We cut the text in sequences of maxlen characters with a jump size of 3.
The features for each example is a matrix of size maxlen*num of chars.
The label for each example is a vector of size num of chars, which represents the next character.

In [6]:
# create (character, index) and (index, character) dictionary
char_indices = dict((c, i) for i, c in enumerate(chars))
indices_char = dict((i, c) for i, c in enumerate(chars))

In [7]:
# cut the text in semi-redundant sequences of maxlen characters
maxlen = 40
step = 3
sentences = []
next_chars = []
for i in range(0, len(text) - maxlen, step):
    sentences.append(text[i: i + maxlen])
    next_chars.append(text[i + maxlen])
print('nb sequences:', len(sentences))

nb sequences: 200285


### Vecterization **This vectorization procedure includes a one-hot-encoding for each word, and therefore, an Embedding layer should not be used. If you want to use an Embedding layer. You will need to revise this block. **

In [8]:
print('Vectorization...')
x = np.zeros((len(sentences), maxlen, len(chars)), dtype=bool)
y = np.zeros((len(sentences), len(chars)), dtype=bool)
for i, sentence in enumerate(sentences):
    for t, char in enumerate(sentence):
        x[i, t, char_indices[char]] = 1
    y[i, char_indices[next_chars[i]]] = 1

Vectorization...


## The model

### Build the model - fill in this box

we need a recurrent layer with input shape (maxlen, len(chars)) and a dense layer with output size  len(chars)

### Problems to solve
1. In the character-model notebook excerpt, how many sequences does the code report after cutting the text?
2. Pick up the character-model notebook excerpt right after its last line and write what comes next.

### Records

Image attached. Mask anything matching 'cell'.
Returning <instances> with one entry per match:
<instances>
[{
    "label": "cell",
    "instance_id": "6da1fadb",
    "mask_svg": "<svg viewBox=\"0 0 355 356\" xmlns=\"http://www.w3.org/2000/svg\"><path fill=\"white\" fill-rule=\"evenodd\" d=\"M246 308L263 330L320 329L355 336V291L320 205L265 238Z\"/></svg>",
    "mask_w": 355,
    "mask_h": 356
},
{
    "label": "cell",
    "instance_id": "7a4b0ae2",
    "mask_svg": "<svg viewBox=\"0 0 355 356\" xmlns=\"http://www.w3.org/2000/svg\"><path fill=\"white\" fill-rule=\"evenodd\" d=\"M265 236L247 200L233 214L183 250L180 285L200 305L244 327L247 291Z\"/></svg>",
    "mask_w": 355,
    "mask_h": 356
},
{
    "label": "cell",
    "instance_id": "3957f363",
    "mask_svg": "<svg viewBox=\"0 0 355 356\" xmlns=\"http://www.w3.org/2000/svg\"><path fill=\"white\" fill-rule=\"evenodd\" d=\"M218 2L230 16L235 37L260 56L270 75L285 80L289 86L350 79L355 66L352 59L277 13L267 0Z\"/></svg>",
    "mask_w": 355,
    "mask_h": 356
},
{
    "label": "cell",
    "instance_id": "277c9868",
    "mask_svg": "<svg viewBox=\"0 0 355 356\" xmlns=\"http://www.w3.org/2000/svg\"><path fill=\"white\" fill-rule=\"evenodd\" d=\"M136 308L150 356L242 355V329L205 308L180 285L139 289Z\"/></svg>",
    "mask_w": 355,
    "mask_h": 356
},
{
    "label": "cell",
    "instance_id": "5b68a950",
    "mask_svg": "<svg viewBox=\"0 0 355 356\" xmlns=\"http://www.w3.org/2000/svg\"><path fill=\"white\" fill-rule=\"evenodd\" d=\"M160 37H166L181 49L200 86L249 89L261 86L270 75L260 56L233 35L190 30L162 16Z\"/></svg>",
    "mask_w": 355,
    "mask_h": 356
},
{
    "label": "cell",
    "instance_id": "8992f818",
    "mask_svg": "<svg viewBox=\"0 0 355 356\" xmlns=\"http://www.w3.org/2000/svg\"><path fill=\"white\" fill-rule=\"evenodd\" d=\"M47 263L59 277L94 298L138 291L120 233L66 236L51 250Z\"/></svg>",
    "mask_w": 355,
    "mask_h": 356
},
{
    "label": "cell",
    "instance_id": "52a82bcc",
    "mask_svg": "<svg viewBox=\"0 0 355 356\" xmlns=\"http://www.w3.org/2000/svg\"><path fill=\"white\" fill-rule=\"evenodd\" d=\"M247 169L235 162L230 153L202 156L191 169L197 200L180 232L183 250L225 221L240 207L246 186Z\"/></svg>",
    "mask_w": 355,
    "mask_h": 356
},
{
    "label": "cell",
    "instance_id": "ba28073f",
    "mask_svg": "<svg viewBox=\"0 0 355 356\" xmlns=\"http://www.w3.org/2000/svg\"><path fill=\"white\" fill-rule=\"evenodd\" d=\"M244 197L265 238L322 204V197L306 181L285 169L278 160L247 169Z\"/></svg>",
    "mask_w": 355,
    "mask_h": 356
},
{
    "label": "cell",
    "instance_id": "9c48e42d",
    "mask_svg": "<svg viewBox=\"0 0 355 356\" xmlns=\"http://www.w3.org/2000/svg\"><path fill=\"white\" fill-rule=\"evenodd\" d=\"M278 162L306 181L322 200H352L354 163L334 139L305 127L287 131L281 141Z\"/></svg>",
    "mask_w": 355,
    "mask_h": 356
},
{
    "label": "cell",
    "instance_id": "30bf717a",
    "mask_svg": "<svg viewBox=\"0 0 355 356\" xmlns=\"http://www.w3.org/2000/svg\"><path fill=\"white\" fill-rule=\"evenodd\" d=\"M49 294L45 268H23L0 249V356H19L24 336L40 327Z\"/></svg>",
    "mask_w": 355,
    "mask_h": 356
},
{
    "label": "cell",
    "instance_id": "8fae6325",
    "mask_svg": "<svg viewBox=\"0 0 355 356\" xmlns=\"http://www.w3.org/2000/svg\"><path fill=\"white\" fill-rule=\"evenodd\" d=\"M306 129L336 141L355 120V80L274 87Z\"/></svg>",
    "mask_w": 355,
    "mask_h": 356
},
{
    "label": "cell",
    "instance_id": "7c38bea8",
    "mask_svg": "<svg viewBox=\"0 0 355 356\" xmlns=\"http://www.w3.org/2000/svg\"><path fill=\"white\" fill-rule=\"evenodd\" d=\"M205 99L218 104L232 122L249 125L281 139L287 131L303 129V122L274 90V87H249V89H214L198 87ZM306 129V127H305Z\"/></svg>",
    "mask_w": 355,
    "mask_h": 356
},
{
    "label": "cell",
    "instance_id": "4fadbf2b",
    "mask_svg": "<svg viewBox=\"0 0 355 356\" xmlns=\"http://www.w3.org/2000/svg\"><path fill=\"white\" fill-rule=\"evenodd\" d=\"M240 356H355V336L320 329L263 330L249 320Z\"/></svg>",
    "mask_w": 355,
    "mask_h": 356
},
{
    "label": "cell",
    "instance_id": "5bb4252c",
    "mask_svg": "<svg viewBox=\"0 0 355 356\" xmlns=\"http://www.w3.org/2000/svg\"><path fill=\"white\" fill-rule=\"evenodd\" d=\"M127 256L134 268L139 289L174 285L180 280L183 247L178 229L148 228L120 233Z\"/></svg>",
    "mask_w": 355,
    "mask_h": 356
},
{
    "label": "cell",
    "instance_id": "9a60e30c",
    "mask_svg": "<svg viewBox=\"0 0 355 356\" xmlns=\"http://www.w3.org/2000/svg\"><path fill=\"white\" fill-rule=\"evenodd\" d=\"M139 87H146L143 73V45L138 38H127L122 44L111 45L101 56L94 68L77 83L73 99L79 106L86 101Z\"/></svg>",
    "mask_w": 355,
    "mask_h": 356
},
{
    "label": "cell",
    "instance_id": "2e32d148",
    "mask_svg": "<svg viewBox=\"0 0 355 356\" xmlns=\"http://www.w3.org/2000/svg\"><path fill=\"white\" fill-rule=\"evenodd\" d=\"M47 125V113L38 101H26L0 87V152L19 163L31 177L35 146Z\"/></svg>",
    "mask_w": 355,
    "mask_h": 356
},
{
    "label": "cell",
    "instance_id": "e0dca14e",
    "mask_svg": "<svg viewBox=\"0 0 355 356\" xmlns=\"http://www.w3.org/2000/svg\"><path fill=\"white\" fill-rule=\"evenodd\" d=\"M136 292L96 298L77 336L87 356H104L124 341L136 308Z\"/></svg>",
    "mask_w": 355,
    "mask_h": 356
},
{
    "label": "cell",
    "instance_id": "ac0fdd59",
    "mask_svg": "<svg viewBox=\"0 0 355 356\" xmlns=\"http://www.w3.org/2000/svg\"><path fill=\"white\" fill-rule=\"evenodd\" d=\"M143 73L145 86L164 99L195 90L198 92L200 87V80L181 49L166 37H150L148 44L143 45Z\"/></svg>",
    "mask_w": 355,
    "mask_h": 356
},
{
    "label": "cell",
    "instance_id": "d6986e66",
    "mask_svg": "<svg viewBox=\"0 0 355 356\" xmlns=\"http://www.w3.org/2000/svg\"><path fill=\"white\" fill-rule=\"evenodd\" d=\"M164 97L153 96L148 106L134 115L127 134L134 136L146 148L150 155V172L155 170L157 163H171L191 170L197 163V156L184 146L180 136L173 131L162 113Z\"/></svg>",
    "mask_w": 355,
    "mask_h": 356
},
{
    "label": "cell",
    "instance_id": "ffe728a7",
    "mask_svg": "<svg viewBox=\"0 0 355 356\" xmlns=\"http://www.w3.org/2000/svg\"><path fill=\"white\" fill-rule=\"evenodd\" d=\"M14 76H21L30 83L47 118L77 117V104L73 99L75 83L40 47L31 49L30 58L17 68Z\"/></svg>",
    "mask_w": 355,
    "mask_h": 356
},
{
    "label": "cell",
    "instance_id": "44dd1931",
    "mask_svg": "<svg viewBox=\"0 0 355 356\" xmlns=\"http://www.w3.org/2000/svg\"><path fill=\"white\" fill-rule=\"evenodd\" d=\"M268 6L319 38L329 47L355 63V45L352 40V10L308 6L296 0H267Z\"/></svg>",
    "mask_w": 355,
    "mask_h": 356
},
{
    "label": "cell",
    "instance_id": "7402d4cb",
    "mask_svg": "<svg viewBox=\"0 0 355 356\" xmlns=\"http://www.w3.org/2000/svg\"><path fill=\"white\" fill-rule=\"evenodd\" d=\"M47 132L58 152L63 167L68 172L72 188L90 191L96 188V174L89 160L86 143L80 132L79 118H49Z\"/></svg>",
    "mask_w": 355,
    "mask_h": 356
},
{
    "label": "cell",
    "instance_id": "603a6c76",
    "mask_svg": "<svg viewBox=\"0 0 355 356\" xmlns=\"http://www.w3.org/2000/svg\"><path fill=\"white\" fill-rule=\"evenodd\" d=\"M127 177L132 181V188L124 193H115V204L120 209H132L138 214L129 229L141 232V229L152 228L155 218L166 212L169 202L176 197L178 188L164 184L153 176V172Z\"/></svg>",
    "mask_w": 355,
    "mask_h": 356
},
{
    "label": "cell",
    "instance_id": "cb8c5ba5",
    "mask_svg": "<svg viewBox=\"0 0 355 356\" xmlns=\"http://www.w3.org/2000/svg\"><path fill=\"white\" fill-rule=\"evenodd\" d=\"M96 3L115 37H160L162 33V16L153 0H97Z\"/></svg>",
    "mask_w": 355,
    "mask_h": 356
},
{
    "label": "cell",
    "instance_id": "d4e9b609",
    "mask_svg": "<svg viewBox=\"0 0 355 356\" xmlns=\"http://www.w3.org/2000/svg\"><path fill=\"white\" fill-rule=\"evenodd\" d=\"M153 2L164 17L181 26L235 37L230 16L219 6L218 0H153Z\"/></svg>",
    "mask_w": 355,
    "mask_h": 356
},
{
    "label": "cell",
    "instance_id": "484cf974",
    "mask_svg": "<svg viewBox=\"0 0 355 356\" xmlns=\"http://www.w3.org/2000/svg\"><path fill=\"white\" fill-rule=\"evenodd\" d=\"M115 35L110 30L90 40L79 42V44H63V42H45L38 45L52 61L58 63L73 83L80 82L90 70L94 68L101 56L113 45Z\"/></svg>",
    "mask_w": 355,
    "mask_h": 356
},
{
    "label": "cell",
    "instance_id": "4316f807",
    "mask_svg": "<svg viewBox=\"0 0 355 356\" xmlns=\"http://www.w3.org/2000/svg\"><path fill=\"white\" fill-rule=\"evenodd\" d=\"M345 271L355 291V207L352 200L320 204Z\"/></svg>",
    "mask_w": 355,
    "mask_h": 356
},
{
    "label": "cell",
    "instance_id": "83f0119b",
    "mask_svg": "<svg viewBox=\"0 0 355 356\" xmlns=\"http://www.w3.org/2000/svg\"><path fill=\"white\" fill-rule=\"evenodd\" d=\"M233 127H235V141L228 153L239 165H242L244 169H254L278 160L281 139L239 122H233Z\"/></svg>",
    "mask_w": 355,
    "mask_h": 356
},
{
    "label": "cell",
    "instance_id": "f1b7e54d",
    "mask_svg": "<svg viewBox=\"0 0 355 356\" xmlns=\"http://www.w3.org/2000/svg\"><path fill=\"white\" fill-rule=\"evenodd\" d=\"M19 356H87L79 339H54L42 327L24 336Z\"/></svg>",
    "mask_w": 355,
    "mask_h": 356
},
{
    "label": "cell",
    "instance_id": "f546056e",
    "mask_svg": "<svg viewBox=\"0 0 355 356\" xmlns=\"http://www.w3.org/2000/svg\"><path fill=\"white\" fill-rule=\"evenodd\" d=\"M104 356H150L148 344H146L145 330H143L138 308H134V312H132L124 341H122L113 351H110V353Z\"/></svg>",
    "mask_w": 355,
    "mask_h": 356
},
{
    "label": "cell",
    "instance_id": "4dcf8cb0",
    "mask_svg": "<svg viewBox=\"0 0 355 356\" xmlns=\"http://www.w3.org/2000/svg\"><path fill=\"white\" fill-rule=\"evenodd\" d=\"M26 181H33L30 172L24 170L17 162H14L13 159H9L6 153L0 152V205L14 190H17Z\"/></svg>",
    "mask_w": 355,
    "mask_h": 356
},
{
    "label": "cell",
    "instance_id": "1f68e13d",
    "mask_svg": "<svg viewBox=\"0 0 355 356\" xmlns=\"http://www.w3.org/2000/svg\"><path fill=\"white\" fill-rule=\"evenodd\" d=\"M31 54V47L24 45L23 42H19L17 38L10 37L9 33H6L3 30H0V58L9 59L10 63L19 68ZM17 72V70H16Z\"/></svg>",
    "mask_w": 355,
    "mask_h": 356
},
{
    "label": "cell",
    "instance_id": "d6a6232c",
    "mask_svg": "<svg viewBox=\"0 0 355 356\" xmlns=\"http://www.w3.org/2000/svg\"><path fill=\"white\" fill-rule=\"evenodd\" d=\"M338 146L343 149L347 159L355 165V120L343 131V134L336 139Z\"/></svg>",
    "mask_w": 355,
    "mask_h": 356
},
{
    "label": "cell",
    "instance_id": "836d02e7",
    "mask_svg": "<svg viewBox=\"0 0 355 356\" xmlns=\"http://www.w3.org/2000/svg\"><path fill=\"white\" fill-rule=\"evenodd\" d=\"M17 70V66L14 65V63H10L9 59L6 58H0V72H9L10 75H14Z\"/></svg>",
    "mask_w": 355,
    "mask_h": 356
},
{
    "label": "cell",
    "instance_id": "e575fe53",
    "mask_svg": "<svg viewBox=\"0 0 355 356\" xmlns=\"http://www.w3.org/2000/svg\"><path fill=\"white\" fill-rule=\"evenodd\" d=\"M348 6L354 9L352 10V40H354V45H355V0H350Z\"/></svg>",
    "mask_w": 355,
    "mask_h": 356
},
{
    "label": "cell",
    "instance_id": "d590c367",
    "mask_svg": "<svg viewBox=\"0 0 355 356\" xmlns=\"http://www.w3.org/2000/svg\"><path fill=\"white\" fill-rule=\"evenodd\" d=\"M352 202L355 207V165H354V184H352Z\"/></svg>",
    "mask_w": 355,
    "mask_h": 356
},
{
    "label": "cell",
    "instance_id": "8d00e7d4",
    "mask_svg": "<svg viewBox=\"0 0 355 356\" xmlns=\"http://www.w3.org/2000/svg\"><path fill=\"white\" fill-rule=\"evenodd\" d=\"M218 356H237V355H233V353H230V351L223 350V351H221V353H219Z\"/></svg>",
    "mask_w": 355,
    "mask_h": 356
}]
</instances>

### Task-by-task results
1. 200,285 sequences.

2.
In [9]:
import keras
from keras import layers, optimizers

model = keras.Sequential()
model.add(layers.Input(shape=(maxlen, len(chars))))
model.add(layers.LSTM(128, return_sequences=True, input_shape=(maxlen, len(chars))))
model.add(layers.SimpleRNN(32, return_sequences=False))
model.add(layers.Dense(len(chars), activation='softmax'))

# Compile the model
optimizer = optimizers.Adam(learning_rate=0.001)
model.compile(loss='categorical_crossentropy',
              optimizer=optimizer,
              metrics=['accuracy'])


  super().__init__(**kwargs)


### Inspect the model

Use the `.summary` method to print a simple description of the model

In [10]:
model.summary()

### Train the model

In [11]:
def sample(preds, temperature=1.0):
    # helper function to sample an index from a probability array
    preds = np.asarray(preds).astype('float64')
    preds = np.log(preds) / temperature
    exp_preds = np.exp(preds)
    preds = exp_preds / np.sum(exp_preds)
    probas = np.random.multinomial(1, preds, 1)
    return np.argmax(probas)

In [12]:
class PrintLoss(keras.callbacks.Callback):
    def on_epoch_end(self, epoch, _):
        # Function invoked at end of each epoch. Prints generated text.
        print()
        print('----- Generating text after Epoch: %d' % epoch)

        start_index = random.randint(0, len(text) - maxlen - 1)
        for diversity in [0.5, 1.0]:
            print('----- diversity:', diversity)

            generated = ''
            sentence = text[start_index: start_index + maxlen]
            generated += sentence
            print('----- Generating with seed: "' + sentence + '"')
            sys.stdout.write(generated)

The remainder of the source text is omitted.